MOSCOW, Aug 12, 2010 (AFP) - Russia on Thursday insisted that radiation was normal in regions contaminated by the Chernobyl disaster amid concerns forest fires could send a cloud of radioactive particles as far as Moscow.
"We have a full network of monitoring and we carry out frequent observations," the deputy head of Russian state weather forecaster Rosgidromet Valery Dyadyuchenko told the Interfax news agency.
"A worsening of the radiation situation and a growth in the background radiation as a result of a transfer of materials from the fires have not been recorded anywhere in Russia," he said.
Russia's state forest watchdog Wednesday admitted wildfires hit hundreds of hectares of land in the western Bryansk region contaminated by the Chernobyl nuclear disaster, raising fears that buried radioactive particles could be released into the air.
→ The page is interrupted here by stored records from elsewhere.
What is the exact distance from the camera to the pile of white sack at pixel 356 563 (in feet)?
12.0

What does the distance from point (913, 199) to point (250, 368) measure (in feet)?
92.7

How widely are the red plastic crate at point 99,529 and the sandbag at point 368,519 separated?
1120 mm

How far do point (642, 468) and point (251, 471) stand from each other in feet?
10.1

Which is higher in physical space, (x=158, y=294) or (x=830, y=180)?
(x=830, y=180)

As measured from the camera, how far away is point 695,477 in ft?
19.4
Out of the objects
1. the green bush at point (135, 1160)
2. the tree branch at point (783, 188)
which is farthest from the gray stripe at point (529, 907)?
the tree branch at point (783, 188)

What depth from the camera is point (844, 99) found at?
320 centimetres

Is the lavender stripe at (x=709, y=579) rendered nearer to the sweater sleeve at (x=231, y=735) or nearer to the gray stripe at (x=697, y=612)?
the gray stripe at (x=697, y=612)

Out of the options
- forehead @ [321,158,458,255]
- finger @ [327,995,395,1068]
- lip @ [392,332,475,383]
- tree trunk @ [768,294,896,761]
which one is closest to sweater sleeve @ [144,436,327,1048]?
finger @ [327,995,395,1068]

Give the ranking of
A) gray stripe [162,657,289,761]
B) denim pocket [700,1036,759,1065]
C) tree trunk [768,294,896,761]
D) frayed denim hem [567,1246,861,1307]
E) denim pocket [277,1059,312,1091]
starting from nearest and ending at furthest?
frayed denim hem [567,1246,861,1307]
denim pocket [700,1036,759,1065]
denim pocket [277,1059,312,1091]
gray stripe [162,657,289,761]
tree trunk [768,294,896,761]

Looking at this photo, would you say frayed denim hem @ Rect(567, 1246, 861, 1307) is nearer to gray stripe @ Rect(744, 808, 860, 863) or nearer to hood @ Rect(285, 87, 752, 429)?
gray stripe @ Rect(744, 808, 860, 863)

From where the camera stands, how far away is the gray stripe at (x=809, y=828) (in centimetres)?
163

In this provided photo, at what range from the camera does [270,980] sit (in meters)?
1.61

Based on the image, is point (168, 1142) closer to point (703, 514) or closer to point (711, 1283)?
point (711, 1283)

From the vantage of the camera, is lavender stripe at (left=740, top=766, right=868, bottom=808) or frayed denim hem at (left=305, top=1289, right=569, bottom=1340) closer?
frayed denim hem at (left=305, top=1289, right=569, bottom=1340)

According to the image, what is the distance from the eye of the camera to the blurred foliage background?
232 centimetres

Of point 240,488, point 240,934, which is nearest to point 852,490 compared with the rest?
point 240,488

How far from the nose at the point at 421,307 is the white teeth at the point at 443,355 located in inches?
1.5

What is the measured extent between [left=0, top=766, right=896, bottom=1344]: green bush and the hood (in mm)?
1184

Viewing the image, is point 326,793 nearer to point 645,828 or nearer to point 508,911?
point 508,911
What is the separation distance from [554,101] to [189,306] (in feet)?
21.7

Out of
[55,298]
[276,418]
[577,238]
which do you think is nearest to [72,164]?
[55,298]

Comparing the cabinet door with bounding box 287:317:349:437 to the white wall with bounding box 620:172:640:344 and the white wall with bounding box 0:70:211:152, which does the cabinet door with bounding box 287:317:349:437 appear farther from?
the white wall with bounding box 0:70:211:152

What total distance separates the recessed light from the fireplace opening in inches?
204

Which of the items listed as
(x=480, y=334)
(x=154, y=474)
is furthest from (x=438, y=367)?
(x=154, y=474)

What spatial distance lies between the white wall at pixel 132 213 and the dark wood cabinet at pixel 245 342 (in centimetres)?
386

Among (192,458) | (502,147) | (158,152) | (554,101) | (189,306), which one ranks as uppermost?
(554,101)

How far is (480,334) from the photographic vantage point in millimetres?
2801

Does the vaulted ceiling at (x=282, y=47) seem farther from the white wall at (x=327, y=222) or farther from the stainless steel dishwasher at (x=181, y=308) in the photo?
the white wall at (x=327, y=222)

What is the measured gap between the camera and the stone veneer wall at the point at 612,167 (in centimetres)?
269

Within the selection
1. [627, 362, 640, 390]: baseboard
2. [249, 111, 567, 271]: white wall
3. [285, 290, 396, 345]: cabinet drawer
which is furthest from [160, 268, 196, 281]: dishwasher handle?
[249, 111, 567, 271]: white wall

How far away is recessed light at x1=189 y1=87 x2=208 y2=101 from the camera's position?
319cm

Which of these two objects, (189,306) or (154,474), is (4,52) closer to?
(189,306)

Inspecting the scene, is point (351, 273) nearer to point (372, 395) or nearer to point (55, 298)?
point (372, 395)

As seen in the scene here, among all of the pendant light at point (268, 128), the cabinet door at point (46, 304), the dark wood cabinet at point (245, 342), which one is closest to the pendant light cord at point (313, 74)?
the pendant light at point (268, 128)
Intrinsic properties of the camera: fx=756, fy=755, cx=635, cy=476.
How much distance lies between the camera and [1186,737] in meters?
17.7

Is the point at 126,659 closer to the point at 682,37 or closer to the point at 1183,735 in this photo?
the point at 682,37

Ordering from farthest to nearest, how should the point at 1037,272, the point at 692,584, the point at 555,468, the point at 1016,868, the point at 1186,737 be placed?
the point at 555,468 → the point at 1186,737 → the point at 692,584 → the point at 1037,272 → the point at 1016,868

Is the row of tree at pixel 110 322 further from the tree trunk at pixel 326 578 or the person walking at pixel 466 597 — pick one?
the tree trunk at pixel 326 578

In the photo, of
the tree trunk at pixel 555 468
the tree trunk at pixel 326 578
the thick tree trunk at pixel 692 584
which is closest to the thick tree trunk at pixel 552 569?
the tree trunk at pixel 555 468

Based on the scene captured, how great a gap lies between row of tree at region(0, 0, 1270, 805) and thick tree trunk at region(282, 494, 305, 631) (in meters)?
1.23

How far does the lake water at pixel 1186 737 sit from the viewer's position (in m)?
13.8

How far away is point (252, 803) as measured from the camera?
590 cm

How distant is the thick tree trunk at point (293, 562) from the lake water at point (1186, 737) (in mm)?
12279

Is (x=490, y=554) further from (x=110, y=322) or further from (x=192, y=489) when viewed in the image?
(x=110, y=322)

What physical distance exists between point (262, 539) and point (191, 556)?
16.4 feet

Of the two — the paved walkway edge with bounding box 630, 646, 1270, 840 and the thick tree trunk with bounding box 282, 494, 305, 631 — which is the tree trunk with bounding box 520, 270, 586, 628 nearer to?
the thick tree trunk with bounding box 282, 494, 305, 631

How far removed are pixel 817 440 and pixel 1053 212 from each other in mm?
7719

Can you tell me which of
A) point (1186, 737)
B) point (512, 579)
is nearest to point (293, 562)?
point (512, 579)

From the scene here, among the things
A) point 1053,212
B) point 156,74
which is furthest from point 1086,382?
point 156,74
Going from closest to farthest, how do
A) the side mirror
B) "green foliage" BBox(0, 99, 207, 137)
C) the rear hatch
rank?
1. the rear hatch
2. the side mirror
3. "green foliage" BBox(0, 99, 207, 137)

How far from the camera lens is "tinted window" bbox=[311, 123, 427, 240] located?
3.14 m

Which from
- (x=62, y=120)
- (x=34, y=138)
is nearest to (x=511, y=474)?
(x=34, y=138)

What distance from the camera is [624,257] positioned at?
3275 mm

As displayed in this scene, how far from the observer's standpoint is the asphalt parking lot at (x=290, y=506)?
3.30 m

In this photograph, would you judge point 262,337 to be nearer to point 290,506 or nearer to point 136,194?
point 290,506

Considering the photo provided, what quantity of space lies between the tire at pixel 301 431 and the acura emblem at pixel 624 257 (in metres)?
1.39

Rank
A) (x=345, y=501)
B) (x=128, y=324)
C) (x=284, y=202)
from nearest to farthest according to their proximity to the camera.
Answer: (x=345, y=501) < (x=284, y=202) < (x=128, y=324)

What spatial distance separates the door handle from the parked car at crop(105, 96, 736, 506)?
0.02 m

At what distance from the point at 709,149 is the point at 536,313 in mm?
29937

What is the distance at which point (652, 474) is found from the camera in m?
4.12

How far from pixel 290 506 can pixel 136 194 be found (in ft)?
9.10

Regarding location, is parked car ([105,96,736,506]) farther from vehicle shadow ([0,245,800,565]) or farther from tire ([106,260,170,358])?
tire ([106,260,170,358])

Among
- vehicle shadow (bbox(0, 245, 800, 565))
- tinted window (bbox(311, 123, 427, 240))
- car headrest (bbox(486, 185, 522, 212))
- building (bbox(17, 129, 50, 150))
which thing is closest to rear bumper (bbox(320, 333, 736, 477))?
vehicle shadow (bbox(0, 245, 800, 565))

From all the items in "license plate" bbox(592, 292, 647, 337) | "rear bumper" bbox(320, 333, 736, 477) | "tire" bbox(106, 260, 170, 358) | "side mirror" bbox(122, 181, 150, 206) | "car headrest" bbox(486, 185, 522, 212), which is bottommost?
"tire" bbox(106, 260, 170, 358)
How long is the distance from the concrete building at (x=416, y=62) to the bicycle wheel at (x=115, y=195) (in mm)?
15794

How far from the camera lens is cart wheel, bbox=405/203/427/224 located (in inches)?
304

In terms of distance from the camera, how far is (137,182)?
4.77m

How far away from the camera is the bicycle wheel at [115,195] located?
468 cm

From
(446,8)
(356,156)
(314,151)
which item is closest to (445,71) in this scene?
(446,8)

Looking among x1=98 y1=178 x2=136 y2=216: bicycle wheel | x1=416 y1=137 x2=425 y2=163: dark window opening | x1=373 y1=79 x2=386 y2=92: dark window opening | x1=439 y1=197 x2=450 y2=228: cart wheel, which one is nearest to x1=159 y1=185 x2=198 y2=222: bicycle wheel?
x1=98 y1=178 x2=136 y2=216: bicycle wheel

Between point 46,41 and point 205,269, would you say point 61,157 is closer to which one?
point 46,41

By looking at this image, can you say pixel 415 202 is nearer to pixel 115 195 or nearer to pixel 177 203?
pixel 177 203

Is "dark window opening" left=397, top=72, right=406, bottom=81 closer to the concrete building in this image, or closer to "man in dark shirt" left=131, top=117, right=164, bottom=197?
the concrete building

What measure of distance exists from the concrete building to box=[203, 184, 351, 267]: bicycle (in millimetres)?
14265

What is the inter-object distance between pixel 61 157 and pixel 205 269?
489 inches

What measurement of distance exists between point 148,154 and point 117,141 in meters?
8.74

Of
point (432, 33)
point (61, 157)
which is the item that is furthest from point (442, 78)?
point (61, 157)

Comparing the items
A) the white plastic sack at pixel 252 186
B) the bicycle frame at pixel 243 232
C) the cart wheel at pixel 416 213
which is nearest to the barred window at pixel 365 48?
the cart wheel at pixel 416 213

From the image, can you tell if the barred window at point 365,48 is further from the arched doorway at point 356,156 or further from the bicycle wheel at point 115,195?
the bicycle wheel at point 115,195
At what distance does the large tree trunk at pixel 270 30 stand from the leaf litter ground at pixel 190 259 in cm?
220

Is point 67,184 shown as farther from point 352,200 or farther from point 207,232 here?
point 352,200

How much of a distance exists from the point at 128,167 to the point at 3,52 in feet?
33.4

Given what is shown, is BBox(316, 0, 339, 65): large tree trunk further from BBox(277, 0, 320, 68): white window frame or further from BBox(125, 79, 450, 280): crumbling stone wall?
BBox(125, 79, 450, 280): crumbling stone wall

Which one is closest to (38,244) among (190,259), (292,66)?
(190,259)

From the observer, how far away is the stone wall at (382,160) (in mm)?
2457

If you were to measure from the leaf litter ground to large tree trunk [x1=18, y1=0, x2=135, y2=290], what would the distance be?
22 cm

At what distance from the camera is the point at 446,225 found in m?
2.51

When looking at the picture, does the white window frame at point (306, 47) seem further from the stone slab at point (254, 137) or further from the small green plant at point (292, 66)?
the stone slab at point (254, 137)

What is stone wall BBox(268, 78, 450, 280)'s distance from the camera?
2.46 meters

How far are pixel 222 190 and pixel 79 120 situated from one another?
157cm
The forest watchdog quoted data from August 6 but emergency ministry officials denied there were any fires currently burning in the area.

Russian authorities said there was no reason to panic and played down fears that the fires could create a cloud of radioactive particles by raising contaminated matter out from the soil.
But Alexei Yablokov, a former official on ecological questions at the Russian security council and a founder of Greenpeace in the Soviet Union, told Interfax the particles risked being blown onto Moscow or Eastern Europe.
"The particles could be transferred hundreds of kilometres depending on the weather conditions.
"If the Bryansk region is on fire, they (the particles) could turn up in the Novgorod region (to the north), in Moscow and in certain circumstances in Eastern Europe," he said.